Here is a Java 7 solution using FileTime and Path :

import java.io.IOException;
import java.nio.file.*;
import java.nio.file.attribute.BasicFileAttributes;
import java.nio.file.attribute.FileTime;
import java.text.SimpleDateFormat;

import static java.nio.file.FileVisitResult.CONTINUE;

public class NewestFileVisitor extends SimpleFileVisitor<Path>
{
    private FileTime newestFileTime;
    private String targetExtension;

    public NewestFileVisitor(String targetExtension)
    {
        this.newestFileTime = FileTime.fromMillis(0);
        this.targetExtension = targetExtension;
    }

    @Override
    public FileVisitResult visitFile(Path filePath, BasicFileAttributes basicFileAttributes) throws IOException
    {
        if (filePath.toString().endsWith(targetExtension))
        {
            FileTime lastModified = Files.getLastModifiedTime(filePath);

            // Newer?
            if (lastModified.compareTo(newestFileTime) > 0)
            {
                newestFileTime = lastModified;
            }
        }

        return CONTINUE;
    }

    public String getLastModified()
    {
        SimpleDateFormat simpleDateFormat = new SimpleDateFormat("MM/dd/yyyy hh:mm a");
        long milliseconds = newestFileTime.toMillis();

        return simpleDateFormat.format(milliseconds);
    }
}

Usage:

String folder = "...";
NewestFileVisitor fileVisitor = new NewestFileVisitor(".txt");
Files.walkFileTree(Paths.get(folder), fileVisitor);
System.out.println(fileVisitor.getLastModified());

Example output:

07/08/2016 04:32 PM

This has been derived off the Oracle tutorial from here .
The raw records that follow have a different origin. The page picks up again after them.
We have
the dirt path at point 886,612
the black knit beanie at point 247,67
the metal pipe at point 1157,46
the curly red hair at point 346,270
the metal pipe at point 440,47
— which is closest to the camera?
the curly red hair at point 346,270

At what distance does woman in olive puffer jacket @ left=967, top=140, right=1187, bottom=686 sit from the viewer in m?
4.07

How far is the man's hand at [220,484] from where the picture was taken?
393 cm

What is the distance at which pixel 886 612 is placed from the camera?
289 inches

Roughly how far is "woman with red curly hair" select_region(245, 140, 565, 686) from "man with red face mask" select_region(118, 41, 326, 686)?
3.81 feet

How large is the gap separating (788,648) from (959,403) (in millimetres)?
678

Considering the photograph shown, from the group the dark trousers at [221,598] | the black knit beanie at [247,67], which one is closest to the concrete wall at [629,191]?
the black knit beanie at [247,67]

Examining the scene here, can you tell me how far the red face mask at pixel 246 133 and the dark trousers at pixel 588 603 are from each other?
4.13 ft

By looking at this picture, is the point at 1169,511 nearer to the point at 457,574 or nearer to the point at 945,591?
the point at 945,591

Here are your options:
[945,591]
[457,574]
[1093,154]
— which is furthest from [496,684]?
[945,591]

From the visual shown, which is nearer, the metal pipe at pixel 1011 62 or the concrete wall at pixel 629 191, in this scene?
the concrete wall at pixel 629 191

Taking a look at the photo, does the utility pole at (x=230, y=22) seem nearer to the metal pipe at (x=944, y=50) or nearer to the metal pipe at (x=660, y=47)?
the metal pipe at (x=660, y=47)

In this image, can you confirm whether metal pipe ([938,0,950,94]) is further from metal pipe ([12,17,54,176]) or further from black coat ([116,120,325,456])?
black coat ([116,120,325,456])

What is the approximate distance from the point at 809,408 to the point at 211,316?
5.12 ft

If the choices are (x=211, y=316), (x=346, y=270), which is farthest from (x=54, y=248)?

I believe this way you will not be able to get correct modified date for a folder because there is a case where a file is created / modified and then deleted from the folder.

Then above logic will only show the last modified date based on files present in the folder. It will not consider the one which is deleted.

So when you compare last modified date from java program and OS it may be different.

IMHO we should query OS to get last modified date for a folder.

您可以使用WatchService如果您使用的是Java7。

Well, if it is the system's or filesystem's way to record updates, then you might need to perform a recursive loop inside the directory. For each file in the directory and any subdirectory, execute lastModified , and keep the most recent value.

The way I see it, you can write something like this (untested):

long latestModified = 0;
File[] files = directory.listFiles();
for(File file : files) {
    if (latestModified < file.lastModified()) {
        latestModified = file.lastModified();
    }
}

latestModified is the variable you could use.